Óscar Misle
Cuando de verdad le subía la tensión al familiar,
Ricardo se sentía culpable. Lo asociaba con su proceder. Fue creciendo con una sensación de desprecio hacia sí mismo,
solía sentirse desvalorizado y con baja autoestima. Cada vez que tenía que asumir un compromiso se sentía
atrapado por estrés y ansiedad. Su elevada auto exigencia lo convertía en un
niño obsesivo, siempre insatisfecho con los que era, sentía y hacía. Era buen
estudiante, no era un niño feliz, no tenía tiempo de experimentarlo, las
exigencias internas y del entorno no
dejaban espacio para ello.
La culpa era como una especie de sombra que lo
llevaba a comparar permanentemente lo
que había hecho con lo que podía haber mejor, privándose de disfrutar lo
alcanzado.

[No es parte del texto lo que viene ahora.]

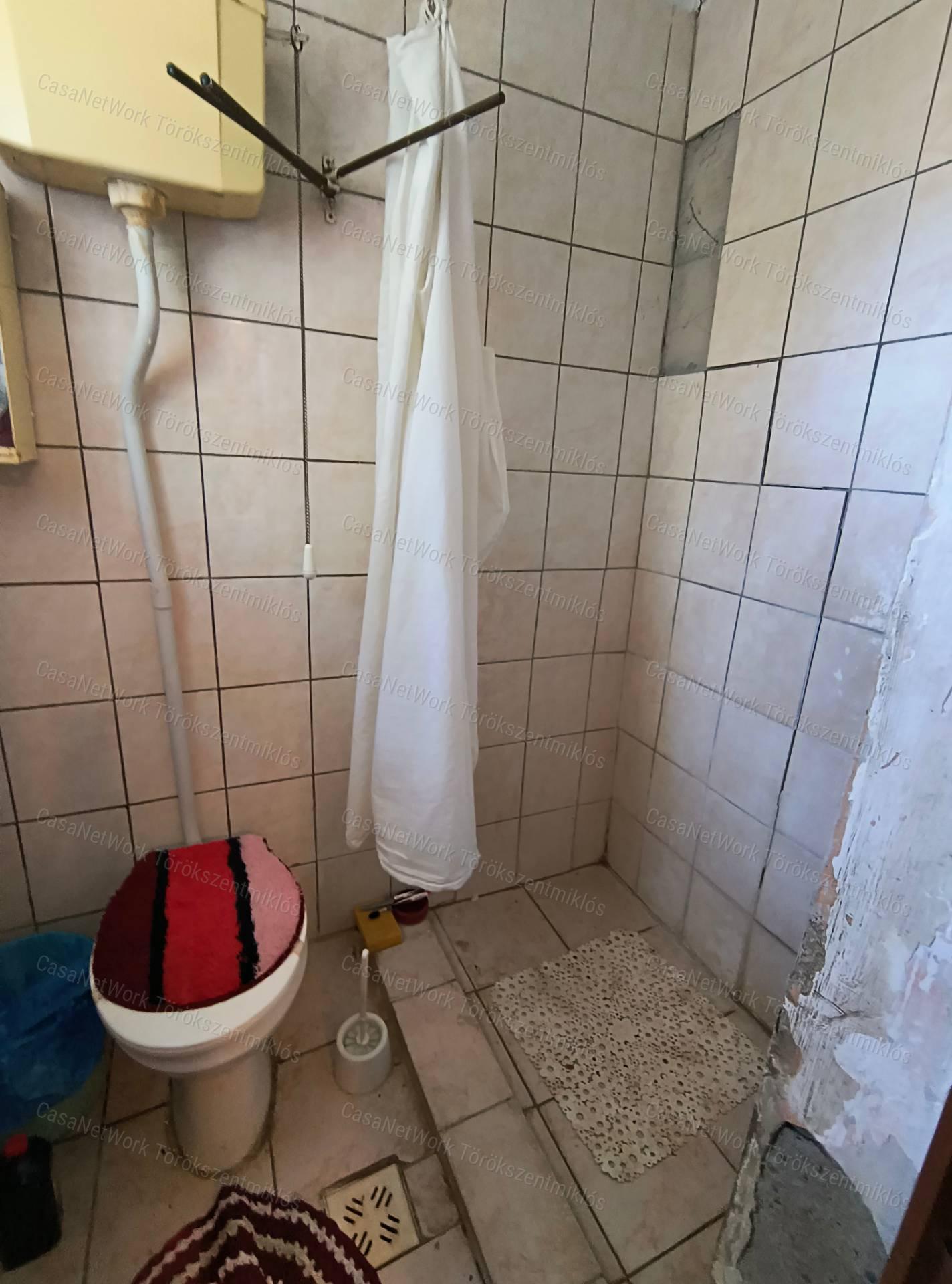 Eladó családi ház Fegyverneken!
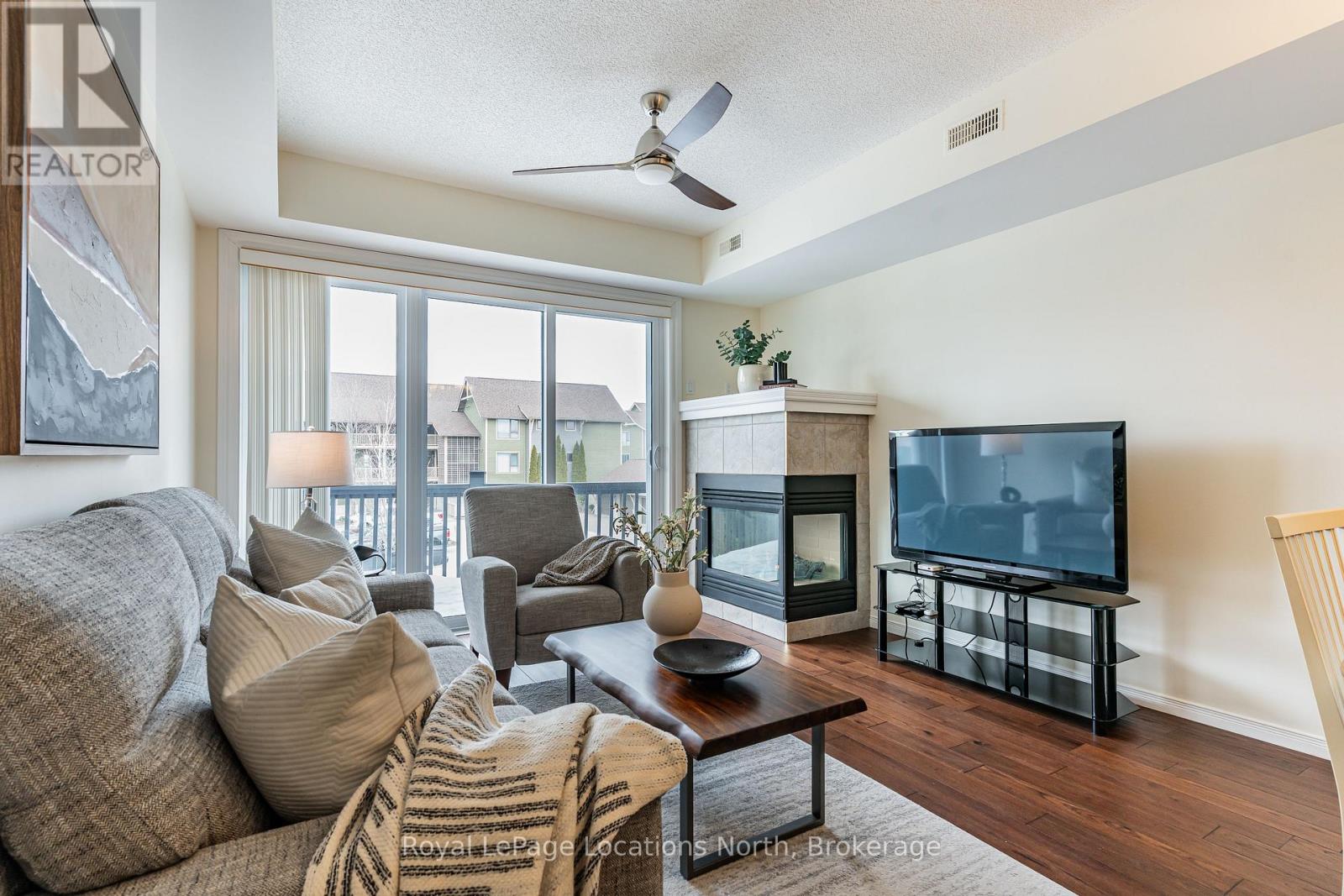 465 MARINERS WAY - Photo 4 of 40, Collingwood, Ontario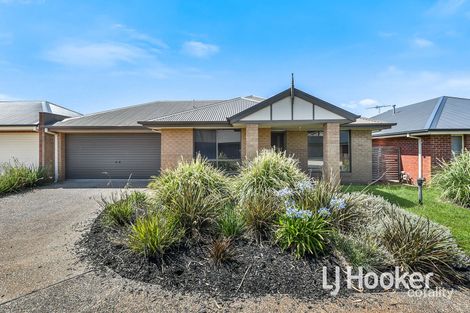 4/55 Sandalwood Dr, Pakenham, VIC 3810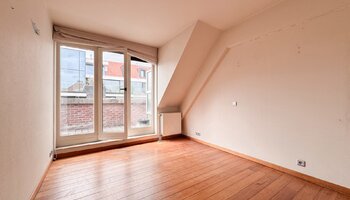 Op te frissen duplex - hoekappartement  nabij de Lippenslaan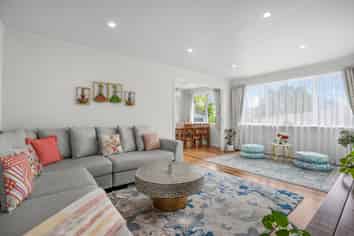 63 Mark Avenue, Paparangi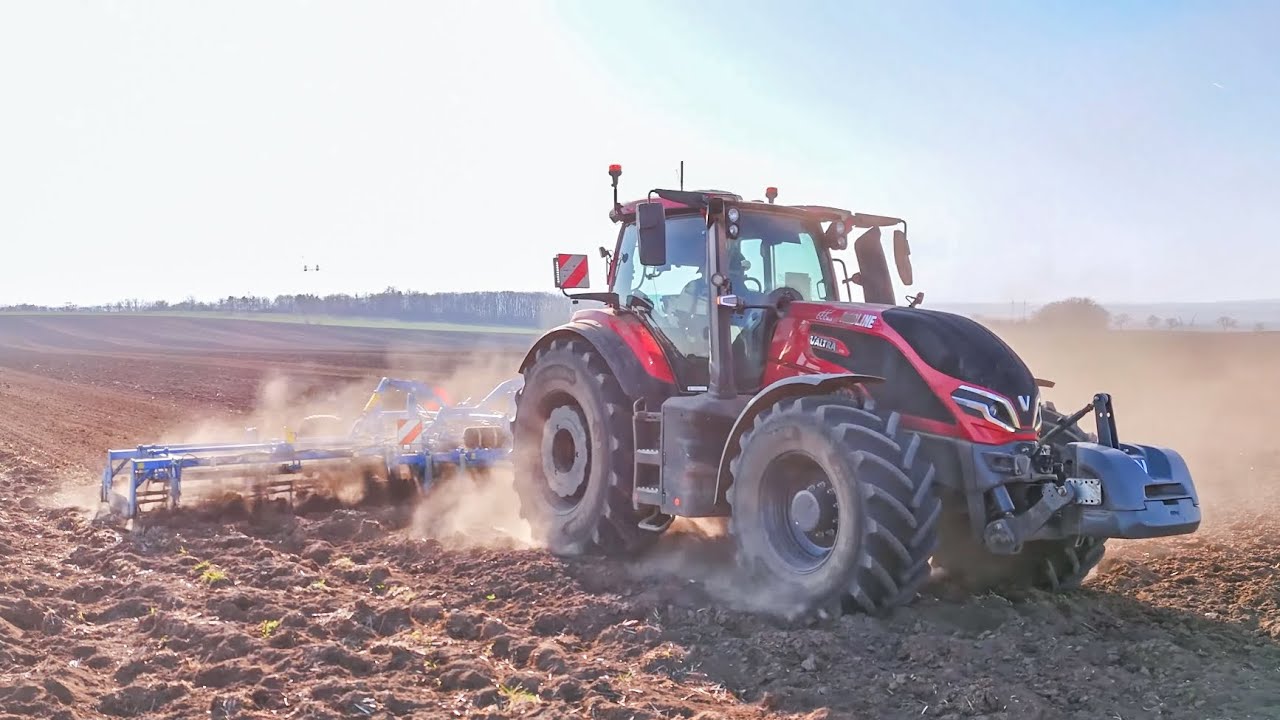 Nová Valtra Q305 Redline |První Jarní předseťová příprava 2025 |Farmet Kompaktomat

En su casa se lo reforzaban cuando llevaba sus calificaciones y
mostraba los 18 puntos logrados y su mamá de decía “pudieras haber sacado 20
puntos, debes esforzarte más y lo lograrás”.
La culpa es una emoción paralizante. No es algo
innato, se aprende de los adultos significantes en la familia, escuela y demás
espacios de socialización. Si no se
gestiona bien afecta la personalidad y la
relación consigo mismo y con los demás.
Históricamente los adultos han utilizado la culpa
como un método correctivo basado en la crítica, juicios, exigencias
rigurosas. Ciertamente es importante
formar para asumir las consecuencias de los actos, para la responsabilidad. Una cosa es la persona
y otra su proceder. Descalificar a la
persona genera culpa, analizar los hechos genera reflexión y aprendizaje sobre
el proceder, con posibilidades de resarcir el daño y rectificar haciéndose
responsable de sus actos.
Ricardo desde niño se sentía inseguro, le aterraba cometer
errores, fallar, equivocarse, aunque sabía que eso era parte del aprendizaje,
lo que pensaba no se correspondía con lo que sentía.
Cuando la culpa lo asaltaba se autorecriminaba,
sentía vergüenza de sí mismo, le venían a la mente las frases de sus padres
cuando cometía algún error: “Yo lo sabía”, “Tu siempre” “ Te lo dije”…
Cuando sus padres decidieron separarse, llegó a
sentirse culpable por no haber podido
hacer nada para evitarlo. Se esforzó por llenar afectivamente y económicamente
el vacío que había dejado el padre, cosa que no lograba, era hijo único. Su
mamá comenzó a sufrir de episodios de hipertensión más severos y seguidos. Siendo
adolescente Ricardo empezó a sufrir de
la tensión, era como que padecer lo mismo que su madre mitigara su culpa porque
la conectaba a ella.
Decidió comenzar a realizar psicoterapia. Al
entorno le extrañaba que estuviera tratándose con un psicólogo. Había logrado
convertirse en un comunicador reconocido, trabajaba en un medio de comunicación
importante. Pero en su fuero interno el sentimiento de no merecimiento seguía
presente.
El Síndrome del Impostor
En su afán de buscar las respuestas, que no
lograba conseguir en la psicoterapia, indagaba mucho sobre psicología. Encontró
un término con una explicación con la que se sintió identificado, se trataba
del Síndrome del Impostor. También denominado el síndrome del fraude.
No se
trata de una enfermedad mental formalmente reconocida, no se encuentra en el
Manual de Diagnóstico y Estadístico de los Trastornos Mentales. Fue
acuñado por las psicólogas clínicas
Pauline Clanse y Suzanne Imes (1978)
Según este síndrome se puede tener una carrera
exitosa, tener títulos académicos, recibir elogios y no creérselos, no se es
capaz de reconocer y aceptar que lo logrado es por el esfuerzo y dedicación,
por los talentos.
A Ricardo
le atrajo lo planteado por este síndrome por su incapacidad de internalizar sus
logros y sentía miedo de ser descubierto como un fraude.